The Princeton Seafood Company is a restaurant and fish market that serves ocean-fresh seafood and more to eagerly awaiting hunger-havers. The ocean menu encompasses local favorites, pasta entrees, fried foods, and sandwiches and burgers. Choose a favorite such as salmon and cheese ravioli in creamy tomato-alfredo sauce with sourdough bread ($17.95), or mix it up with a fried combo platter ($16.95), with which customers can choose three featured fryers from a list of Pacific red snapper, jumbo prawns, clams, oysters, bay scallops, and calamari. Landlubbers who have yet to receive their sea legs can take it back to the range with a half-pound Monster Burger with onions ($8.95). All dishes can be paired with a variety of soups, salads, and appetizers to make for a meal with a course set to "multiple."
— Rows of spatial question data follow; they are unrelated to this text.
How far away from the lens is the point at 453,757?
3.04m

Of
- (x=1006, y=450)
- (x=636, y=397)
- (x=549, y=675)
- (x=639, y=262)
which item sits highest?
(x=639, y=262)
A baby-blue "Bienvenidos" greets customers as they step into the warm yellows and oranges of El Sinaloense Mexican Restaurant. Vibrant portraits of south-of-the-border feasts and beaches embellish the sun-toned walls, between which the waitstaff frequently refills each table's bottomless bowl of housemade salsa. Diners chase chips with seafood specialties born on the shores of Sinaloa, such as the topolobampo, a fillet of grilled fish crowned with clams, prawns, and octopus. A more traditional Mexican plate, the Molcajete stars jalapeños, onions, and cheese next to chicken and shrimp simmered with nopales.